You seem to be using Scanner to read one integer at a time from the standard input stream. This is easily accomplished with the extraction operator, operator>>.
Replace this code:
Scanner scan = new Scanner(System.in);
int number=0;
int loopValue = scan.nextInt();
//System.out.println("print: "+loopValue);
for(int i=0;i<loopValue;i++)
{
number = scan.nextInt();
// System.out.println("print: "+number);
With this:
int number=0;
int loopvalue=0;
std::cin >> loopvalue;
for(int i = 0; i < loopValue; i++)
{
std::cin >> number;
You should check the value of std::cin after the >> operations to ensure that they succeeded.
Refs:
http://docs.oracle.com/javase/1.5.0/docs/api/java/util/Scanner.html
http://en.cppreference.com/w/cpp/io/basic_istream/operator_gtgt
If you use std::cin >> value; to read the value then you can only process the entire line once a new-line has been detected.
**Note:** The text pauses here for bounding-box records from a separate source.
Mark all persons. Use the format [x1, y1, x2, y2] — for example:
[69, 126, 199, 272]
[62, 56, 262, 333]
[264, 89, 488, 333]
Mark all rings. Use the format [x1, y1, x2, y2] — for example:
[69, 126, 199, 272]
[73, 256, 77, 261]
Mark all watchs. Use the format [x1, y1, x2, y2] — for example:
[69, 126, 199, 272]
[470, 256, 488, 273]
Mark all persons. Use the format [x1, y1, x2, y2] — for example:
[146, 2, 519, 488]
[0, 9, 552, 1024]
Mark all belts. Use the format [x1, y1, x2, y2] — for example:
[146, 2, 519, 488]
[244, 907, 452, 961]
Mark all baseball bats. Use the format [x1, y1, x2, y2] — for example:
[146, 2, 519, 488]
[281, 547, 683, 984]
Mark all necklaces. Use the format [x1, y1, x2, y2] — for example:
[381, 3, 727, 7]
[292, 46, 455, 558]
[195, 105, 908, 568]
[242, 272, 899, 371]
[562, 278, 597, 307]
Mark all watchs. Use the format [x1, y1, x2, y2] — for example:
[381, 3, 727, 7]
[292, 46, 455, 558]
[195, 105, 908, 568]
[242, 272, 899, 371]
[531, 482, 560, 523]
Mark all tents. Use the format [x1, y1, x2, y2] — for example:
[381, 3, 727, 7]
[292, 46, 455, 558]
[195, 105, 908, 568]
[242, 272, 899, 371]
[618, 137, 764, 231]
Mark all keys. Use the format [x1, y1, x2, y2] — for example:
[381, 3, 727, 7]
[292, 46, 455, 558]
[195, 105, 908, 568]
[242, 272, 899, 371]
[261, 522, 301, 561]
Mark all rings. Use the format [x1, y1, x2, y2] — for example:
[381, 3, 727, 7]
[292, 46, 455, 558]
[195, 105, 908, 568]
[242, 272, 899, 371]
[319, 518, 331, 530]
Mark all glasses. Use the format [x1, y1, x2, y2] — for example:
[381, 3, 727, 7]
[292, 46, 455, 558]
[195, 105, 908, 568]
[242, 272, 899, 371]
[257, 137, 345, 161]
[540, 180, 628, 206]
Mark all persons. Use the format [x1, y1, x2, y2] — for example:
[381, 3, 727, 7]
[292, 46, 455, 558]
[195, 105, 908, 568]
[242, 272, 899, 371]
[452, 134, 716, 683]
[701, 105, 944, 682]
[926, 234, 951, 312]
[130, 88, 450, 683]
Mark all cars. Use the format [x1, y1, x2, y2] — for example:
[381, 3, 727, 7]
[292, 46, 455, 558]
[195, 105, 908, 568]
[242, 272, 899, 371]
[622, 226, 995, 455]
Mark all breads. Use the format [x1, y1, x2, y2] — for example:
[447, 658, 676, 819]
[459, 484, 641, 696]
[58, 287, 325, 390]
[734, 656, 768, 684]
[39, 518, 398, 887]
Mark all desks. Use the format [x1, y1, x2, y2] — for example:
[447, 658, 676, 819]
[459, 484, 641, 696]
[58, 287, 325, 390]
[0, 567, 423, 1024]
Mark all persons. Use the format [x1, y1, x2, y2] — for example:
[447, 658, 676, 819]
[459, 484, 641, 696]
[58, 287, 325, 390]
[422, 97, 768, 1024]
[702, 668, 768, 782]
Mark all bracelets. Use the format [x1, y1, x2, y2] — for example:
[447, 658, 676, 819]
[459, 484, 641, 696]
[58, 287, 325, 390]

If you want to process each number as it is typed then you could use a function like:
int nextInt()
{
std::stringstream s;
while (true)
{
int c = getch();
if (c == EOF) break;
putch(c); // remove if you don't want echo
if ((c >= '0' && c <= '9') || (c == '-' && s.str().length() == 0))
s << (char)c;
else if (s.str().length() > 0)
break;
}
int value;
s >> value;
return value;
}
OK, there are probably more efficient ways to write that but it will read the input character by character until a number is encountered and will return whatever number is read when anything other than a number is encountered.
E.g. 1 2 3 4 would return 1 on the first call, 2 on the second etc.